* _Work item_: The answer is an exact copy of the lines from the one with "Exemple de répartition HW/SW" to the end of the listing below, pictures left out.

* _Supplied entries_:
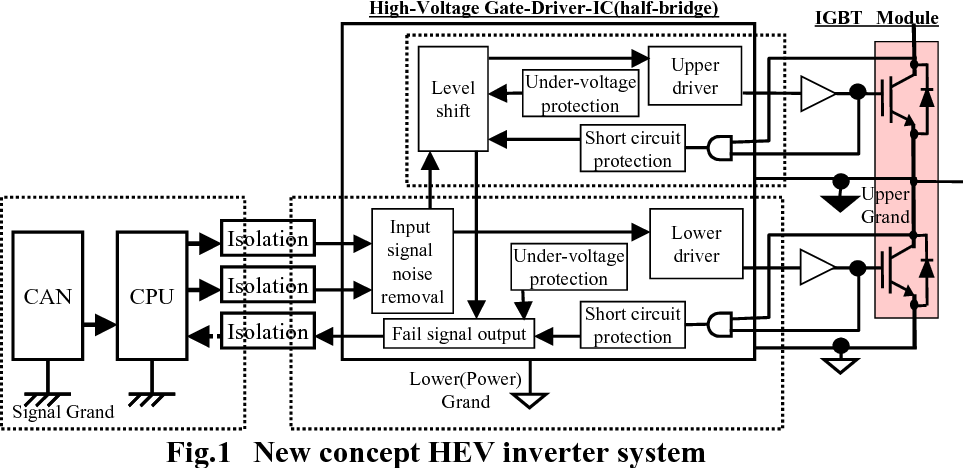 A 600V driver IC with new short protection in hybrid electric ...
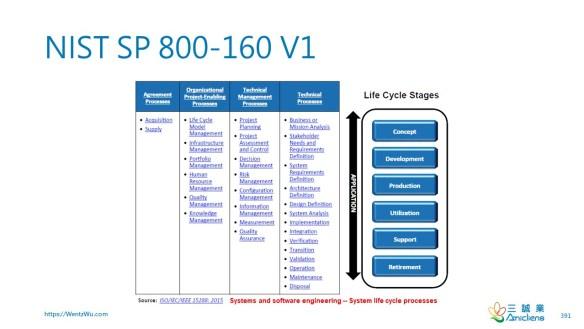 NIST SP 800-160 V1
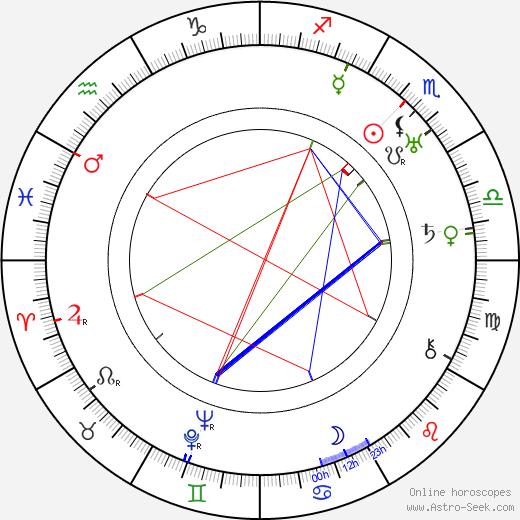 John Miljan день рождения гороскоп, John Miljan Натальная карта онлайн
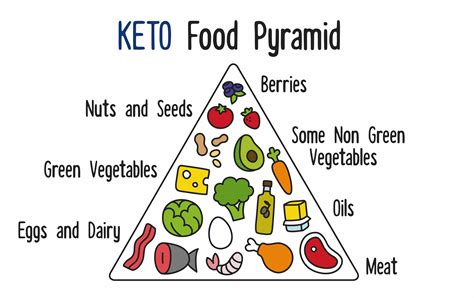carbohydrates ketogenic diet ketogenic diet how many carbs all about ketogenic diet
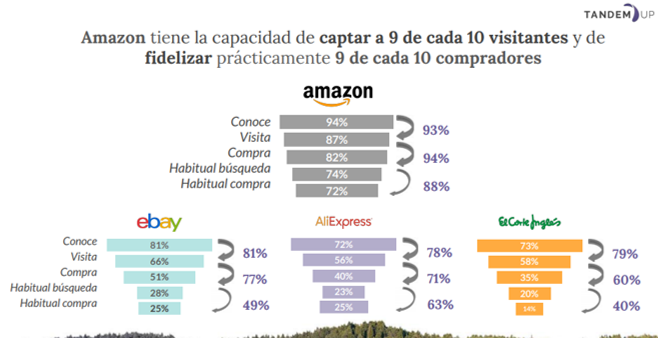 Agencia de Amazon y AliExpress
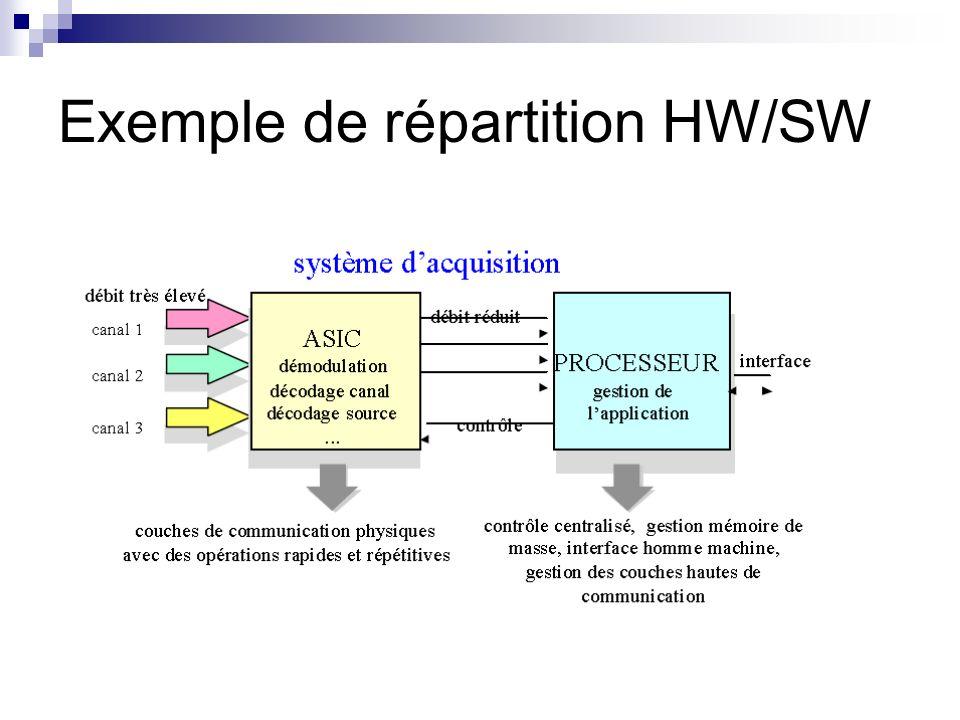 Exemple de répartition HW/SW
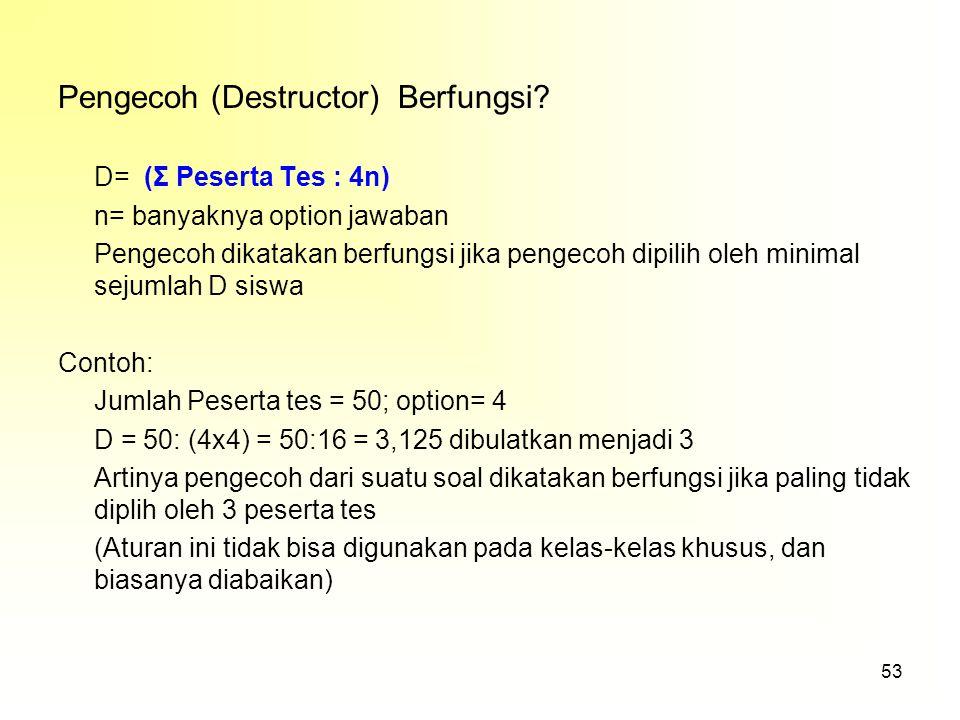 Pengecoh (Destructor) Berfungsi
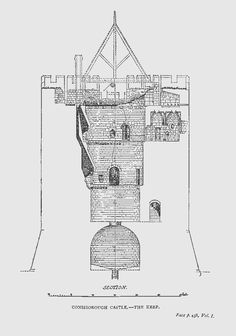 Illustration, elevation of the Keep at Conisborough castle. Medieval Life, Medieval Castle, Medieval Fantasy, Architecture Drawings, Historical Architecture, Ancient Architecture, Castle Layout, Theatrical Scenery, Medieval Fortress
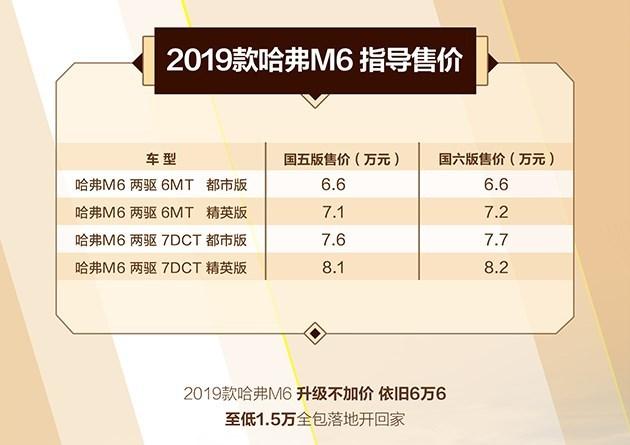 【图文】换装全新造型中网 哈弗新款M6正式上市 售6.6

* _Answer to this problem_:
 Exemple de répartition HW/SW
 Pengecoh (Destructor) Berfungsi
 Illustration, elevation of the Keep at Conisborough castle. Medieval Life, Medieval Castle, Medieval Fantasy, Architecture Drawings, Historical Architecture, Ancient Architecture, Castle Layout, Theatrical Scenery, Medieval Fortress
 【图文】换装全新造型中网 哈弗新款M6正式上市 售6.6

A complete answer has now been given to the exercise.